** What to do **
Your answer must be a word-for-word copy of the data.

(Stored data)
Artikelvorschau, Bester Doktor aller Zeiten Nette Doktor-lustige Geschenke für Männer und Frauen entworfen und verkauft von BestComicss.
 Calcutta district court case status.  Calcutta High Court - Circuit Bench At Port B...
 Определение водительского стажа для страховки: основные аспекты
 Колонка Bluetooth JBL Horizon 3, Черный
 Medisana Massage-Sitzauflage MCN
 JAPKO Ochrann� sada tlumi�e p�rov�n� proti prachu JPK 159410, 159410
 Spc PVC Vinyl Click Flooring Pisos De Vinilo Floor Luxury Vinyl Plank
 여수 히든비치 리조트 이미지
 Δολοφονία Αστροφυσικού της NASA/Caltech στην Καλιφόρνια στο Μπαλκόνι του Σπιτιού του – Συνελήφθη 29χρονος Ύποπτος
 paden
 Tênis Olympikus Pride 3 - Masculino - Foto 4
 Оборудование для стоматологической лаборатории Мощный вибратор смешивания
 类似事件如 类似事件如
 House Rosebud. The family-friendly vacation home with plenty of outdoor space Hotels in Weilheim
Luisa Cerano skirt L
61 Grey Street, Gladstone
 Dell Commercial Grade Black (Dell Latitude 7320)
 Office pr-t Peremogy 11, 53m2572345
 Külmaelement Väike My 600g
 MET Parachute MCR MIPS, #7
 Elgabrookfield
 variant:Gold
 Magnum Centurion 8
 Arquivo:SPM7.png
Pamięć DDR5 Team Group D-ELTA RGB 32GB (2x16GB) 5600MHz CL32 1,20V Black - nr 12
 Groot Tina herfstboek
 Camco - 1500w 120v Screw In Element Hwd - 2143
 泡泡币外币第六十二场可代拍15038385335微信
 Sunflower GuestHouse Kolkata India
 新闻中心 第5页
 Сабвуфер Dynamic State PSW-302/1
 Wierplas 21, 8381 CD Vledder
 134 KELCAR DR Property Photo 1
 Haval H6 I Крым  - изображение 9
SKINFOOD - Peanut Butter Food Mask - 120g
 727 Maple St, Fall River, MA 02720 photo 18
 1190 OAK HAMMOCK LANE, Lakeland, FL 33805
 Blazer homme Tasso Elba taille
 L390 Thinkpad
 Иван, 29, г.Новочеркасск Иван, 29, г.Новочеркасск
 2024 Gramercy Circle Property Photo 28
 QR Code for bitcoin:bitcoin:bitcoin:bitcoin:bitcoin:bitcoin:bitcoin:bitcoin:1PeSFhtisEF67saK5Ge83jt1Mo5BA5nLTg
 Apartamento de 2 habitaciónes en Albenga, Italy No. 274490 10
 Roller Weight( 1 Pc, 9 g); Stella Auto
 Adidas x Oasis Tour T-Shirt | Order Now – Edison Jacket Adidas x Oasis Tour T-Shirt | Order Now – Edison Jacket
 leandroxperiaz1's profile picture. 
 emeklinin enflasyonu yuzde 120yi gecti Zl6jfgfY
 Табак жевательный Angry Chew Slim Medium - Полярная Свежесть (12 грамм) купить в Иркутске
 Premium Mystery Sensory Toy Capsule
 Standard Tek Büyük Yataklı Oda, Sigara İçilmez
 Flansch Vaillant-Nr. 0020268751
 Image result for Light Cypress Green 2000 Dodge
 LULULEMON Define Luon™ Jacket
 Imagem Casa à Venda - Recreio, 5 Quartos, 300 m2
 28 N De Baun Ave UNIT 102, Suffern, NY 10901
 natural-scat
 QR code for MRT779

** Task response **
Artikelvorschau, Bester Doktor aller Zeiten Nette Doktor-lustige Geschenke für Männer und Frauen entworfen und verkauft von BestComicss.
 Calcutta district court case status.  Calcutta High Court - Circuit Bench At Port B...
 Определение водительского стажа для страховки: основные аспекты
 Колонка Bluetooth JBL Horizon 3, Черный
 Medisana Massage-Sitzauflage MCN
 JAPKO Ochrann� sada tlumi�e p�rov�n� proti prachu JPK 159410, 159410
 Spc PVC Vinyl Click Flooring Pisos De Vinilo Floor Luxury Vinyl Plank
 여수 히든비치 리조트 이미지
 Δολοφονία Αστροφυσικού της NASA/Caltech στην Καλιφόρνια στο Μπαλκόνι του Σπιτιού του – Συνελήφθη 29χρονος Ύποπτος
 paden
 Tênis Olympikus Pride 3 - Masculino - Foto 4
 Оборудование для стоматологической лаборатории Мощный вибратор смешивания
 类似事件如 类似事件如
 House Rosebud. The family-friendly vacation home with plenty of outdoor space Hotels in Weilheim
Luisa Cerano skirt L
61 Grey Street, Gladstone
 Dell Commercial Grade Black (Dell Latitude 7320)
 Office pr-t Peremogy 11, 53m2572345
 Külmaelement Väike My 600g
 MET Parachute MCR MIPS, #7
 Elgabrookfield
 variant:Gold
 Magnum Centurion 8
 Arquivo:SPM7.png
Pamięć DDR5 Team Group D-ELTA RGB 32GB (2x16GB) 5600MHz CL32 1,20V Black - nr 12
 Groot Tina herfstboek
 Camco - 1500w 120v Screw In Element Hwd - 2143
 泡泡币外币第六十二场可代拍15038385335微信
 Sunflower GuestHouse Kolkata India
 新闻中心 第5页
 Сабвуфер Dynamic State PSW-302/1
 Wierplas 21, 8381 CD Vledder
 134 KELCAR DR Property Photo 1
 Haval H6 I Крым  - изображение 9
SKINFOOD - Peanut Butter Food Mask - 120g
 727 Maple St, Fall River, MA 02720 photo 18
 1190 OAK HAMMOCK LANE, Lakeland, FL 33805
 Blazer homme Tasso Elba taille
 L390 Thinkpad
 Иван, 29, г.Новочеркасск Иван, 29, г.Новочеркасск
 2024 Gramercy Circle Property Photo 28
 QR Code for bitcoin:bitcoin:bitcoin:bitcoin:bitcoin:bitcoin:bitcoin:bitcoin:1PeSFhtisEF67saK5Ge83jt1Mo5BA5nLTg
 Apartamento de 2 habitaciónes en Albenga, Italy No. 274490 10
 Roller Weight( 1 Pc, 9 g); Stella Auto
 Adidas x Oasis Tour T-Shirt | Order Now – Edison Jacket Adidas x Oasis Tour T-Shirt | Order Now – Edison Jacket
 leandroxperiaz1's profile picture. 
 emeklinin enflasyonu yuzde 120yi gecti Zl6jfgfY
 Табак жевательный Angry Chew Slim Medium - Полярная Свежесть (12 грамм) купить в Иркутске
 Premium Mystery Sensory Toy Capsule
 Standard Tek Büyük Yataklı Oda, Sigara İçilmez
 Flansch Vaillant-Nr. 0020268751
 Image result for Light Cypress Green 2000 Dodge
 LULULEMON Define Luon™ Jacket
 Imagem Casa à Venda - Recreio, 5 Quartos, 300 m2
 28 N De Baun Ave UNIT 102, Suffern, NY 10901
 natural-scat
 QR code for MRT779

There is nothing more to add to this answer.